Security and IT teams typically have no idea these applications exist, no visibility into what data they can access, and no way to assess whether the applications themselves are trustworthy. This creates a shadow AI problem that compounds daily.
DoControl provides complete visibility into every AI application connected to corporate SaaS environments, including contextual risk scoring, bulk remediation for risky applications already installed, and automated approval workflows for new installations going forward.
Rethinking What AI SPM Should Mean
Here's the honest reality: most vendors talking about AI SPM are speaking a big game - but when you drill in, what they're actually delivering is misconfiguration management for AI applications and infrastructure.
Whether that's a model hosted on their own cloud or a SaaS AI tool, the core capability is the same: find bad settings, flag them, fix them. That's valuable. But it's a narrow slice of what a true AI security posture actually requires.
And, most critically, no single vendor is going to solve for all of it.
AI security is too broad, the attack surface too varied, and the risks too different depending on how your organization actually uses AI. Anyone telling you otherwise is selling you a category, not a solution.

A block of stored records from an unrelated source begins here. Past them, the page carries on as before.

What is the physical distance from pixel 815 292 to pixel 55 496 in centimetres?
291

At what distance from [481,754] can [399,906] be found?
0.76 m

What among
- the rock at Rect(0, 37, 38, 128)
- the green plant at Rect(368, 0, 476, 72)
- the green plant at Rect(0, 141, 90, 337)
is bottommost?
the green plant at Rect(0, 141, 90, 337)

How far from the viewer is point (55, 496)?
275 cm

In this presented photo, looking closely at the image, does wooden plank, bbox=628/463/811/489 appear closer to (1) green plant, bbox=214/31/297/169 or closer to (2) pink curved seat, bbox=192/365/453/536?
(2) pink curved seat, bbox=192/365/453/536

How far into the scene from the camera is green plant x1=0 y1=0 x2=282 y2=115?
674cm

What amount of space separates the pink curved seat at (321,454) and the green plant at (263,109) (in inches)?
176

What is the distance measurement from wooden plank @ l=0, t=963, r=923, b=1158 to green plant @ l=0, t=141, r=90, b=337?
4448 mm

If your organization has deployed Google Gemini, Microsoft Copilot, ChatGPT Enterprise, or any AI productivity tool, if your employees are installing AI applications via OAuth, if you have AI agents operating inside your SaaS environment… then the definition of AI SPM that actually matters to you isn't about container security or model pipelines. It's about the data those tools can reach, and whether you have the visibility and control to govern and control it.
That's the gap DoControl was built to close. Not as a separate AI security product, but as a natural evolution of SaaS data security - because in 2026, AI security is SaaS security.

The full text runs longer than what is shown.